Nach einem koreanischen Paar ist am Sonntag ein dritter Überlebender aus dem vor der toskanischen Küste havarierten Kreuzfahrtschiff befreit worden. Es handele sich um ein Besatzungsmitglied, das auf dem dritten Deck der "Costa Concordia" eingeschlossen gewesen sei, berichtete die Nachrichtenagentur Ansa. Die Zahl der Vermissten hat sich damit auf 36 verringert, nachdem sich am Sonntag noch zwei japanische Passagiere bei der Botschaft in Rom gemeldet hatten. Unklar ist, wieviele Vermisste noch an Bord sein könnten oder aber im Chaos der Rettungsaktionen nicht registriert worden sind.

"Wir versuchen das schier Unmögliche, um zu der Person vorzudringen": Rettungstrupps haben im Innern der Costa Concordia ein italienisches Besatzungsmitglied ausfindig gemacht. (Foto: AFP)

Nach Angaben des Corriere, der sich auf der Reederei Costa Crociere nahestehende Quellen beruft, sollen besonders die Besatzungsmitglieder aus Küchen und Wäschereien in Gefahr sein. Sie arbeiteten vorwiegend in dem Teil des Schiffes, das jetzt am tiefsten im Ozean versunken ist.

Zwei französische Touristen und ein peruanisches Besatzungsmitglied kamen bisher ums Leben. 60 Menschen wurden nach Angaben der Behörden verletzt. Auch etwa zehn deutsche Passagiere erlitten nach Angaben der Kreuzfahrtgesellschaft leichte Verletzungen.

Chaotische Evakuierung

Die italienische Küstenwache hat inzwischen die Blackbox des Schiffes gefunden und beschlagnahmt. Davon erhoffen sich die Ermittler Aufklärung über die Route des Kreuzfahrtschiffes. Verschmutzung durch Treibstoff aus dem Schiff gibt es nach Behördenangaben derzeit nicht. Gefahr könnte erst bei einer Änderung des Wetters bestehen, heißt es.

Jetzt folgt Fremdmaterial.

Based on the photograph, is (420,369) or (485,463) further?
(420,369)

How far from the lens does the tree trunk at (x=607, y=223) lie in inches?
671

Die Costa Concordia war am späten Freitagabend mit mehr als 4200 Menschen an Bord auf einen Felsen vor der Insel Giglio gelaufen. Nach starkem Wassereinbruch neigte sich das Schiff und kippte schließlich auf die Seite. Bei der Evakuierung spielten sich nach Angaben von Passagieren chaotische Szenen ab. Einige Passagiere sprangen italienischen Medien zufolge in Panik in das eiskalte Wasser.

Kreuzfahrtschiff havariert
:Die letzte Fahrt der "Costa Concordia"

Eine Traumreise endete jäh: Kurz nach der Abfahrt von der italienischen Insel Giglio schrammt die "Costa Concordia" über Felsengrund, die Schiffswand reißt auf, das Kreuzfahrtschiff bekommt Schlagseite, an Bord bricht Panik aus und mindestens sechs Menschen sterben. Die Bilder der Havarie.

Mehrere Passagieren klagten, die Besatzung habe für die Rettungsaktionen nicht richtig ausgebildet gewirkt. Die Evakuierung sei viel zu spät eingeleitet worden und chaotisch gewesen.

Rettungskräfte bringen die 29-jährige Südkoreanerin an Land. Zusammen mit ihrem gleichaltrigen Ehemann hatte sie die Havarie der Costa Concordia in einer Schiffskabine überlebt. (Foto: REUTERS)

Nach Angaben des Veranstalters Costa Kreuzfahrten sind an Bord der Costa Concordia wahrscheinlich keine Deutschen mehr. Zwischen 40 und 50 der 560 deutschen Passagiere seien vermutlich noch in Italien. Zu sechs von ihnen habe das Unternehmen keinen Kontakt. Die Rückreise organisiere Costa unter anderem zusammen mit dem Auswärtigen Amt. Genaue Angaben zu der Herkunft der Reisende werde das Unternehmen nicht veröffentlichen.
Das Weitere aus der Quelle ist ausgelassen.